(Elenco di partenza)
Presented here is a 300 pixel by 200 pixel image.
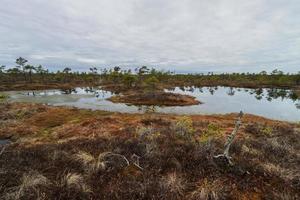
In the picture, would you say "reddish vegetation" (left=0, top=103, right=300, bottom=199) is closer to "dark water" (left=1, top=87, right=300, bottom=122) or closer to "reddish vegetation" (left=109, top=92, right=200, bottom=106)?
"dark water" (left=1, top=87, right=300, bottom=122)

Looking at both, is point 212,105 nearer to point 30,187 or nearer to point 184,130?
point 184,130

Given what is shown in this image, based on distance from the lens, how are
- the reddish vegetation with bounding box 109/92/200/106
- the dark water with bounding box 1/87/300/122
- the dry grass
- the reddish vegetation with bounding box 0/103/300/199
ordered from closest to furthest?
the dry grass
the reddish vegetation with bounding box 0/103/300/199
the dark water with bounding box 1/87/300/122
the reddish vegetation with bounding box 109/92/200/106

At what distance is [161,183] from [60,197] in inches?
119

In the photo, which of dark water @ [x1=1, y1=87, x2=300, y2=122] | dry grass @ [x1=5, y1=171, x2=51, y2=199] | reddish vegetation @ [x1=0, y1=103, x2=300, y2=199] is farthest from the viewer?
dark water @ [x1=1, y1=87, x2=300, y2=122]

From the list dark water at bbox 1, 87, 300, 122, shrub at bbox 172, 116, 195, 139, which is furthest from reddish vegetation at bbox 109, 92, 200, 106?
shrub at bbox 172, 116, 195, 139

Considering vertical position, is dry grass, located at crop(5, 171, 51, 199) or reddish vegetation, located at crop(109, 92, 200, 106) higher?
dry grass, located at crop(5, 171, 51, 199)

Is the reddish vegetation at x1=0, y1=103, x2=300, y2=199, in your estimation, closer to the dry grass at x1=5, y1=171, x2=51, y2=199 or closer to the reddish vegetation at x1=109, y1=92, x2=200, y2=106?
the dry grass at x1=5, y1=171, x2=51, y2=199

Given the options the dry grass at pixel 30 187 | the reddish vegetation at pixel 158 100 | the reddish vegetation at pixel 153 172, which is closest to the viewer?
the dry grass at pixel 30 187

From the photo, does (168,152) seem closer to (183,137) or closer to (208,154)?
(208,154)

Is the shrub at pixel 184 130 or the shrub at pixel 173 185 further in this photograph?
the shrub at pixel 184 130

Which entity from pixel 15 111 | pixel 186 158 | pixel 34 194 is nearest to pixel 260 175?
pixel 186 158

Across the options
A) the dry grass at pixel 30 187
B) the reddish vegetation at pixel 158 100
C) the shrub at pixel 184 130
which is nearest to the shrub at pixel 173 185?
the dry grass at pixel 30 187

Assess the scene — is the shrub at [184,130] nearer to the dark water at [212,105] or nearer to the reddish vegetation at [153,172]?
the reddish vegetation at [153,172]

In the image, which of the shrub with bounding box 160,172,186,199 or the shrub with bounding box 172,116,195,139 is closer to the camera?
the shrub with bounding box 160,172,186,199
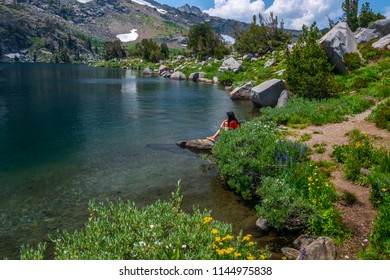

Consegna
Quali righe dell'elenco qui sopra contengono la stringa "located"? Raccoglile tutte copiandole per intero, tenendo conto di maiuscole e minuscole.

Risposta scritta
Considering vertical position, is dry grass, located at crop(5, 171, 51, 199) or reddish vegetation, located at crop(109, 92, 200, 106) higher?
dry grass, located at crop(5, 171, 51, 199)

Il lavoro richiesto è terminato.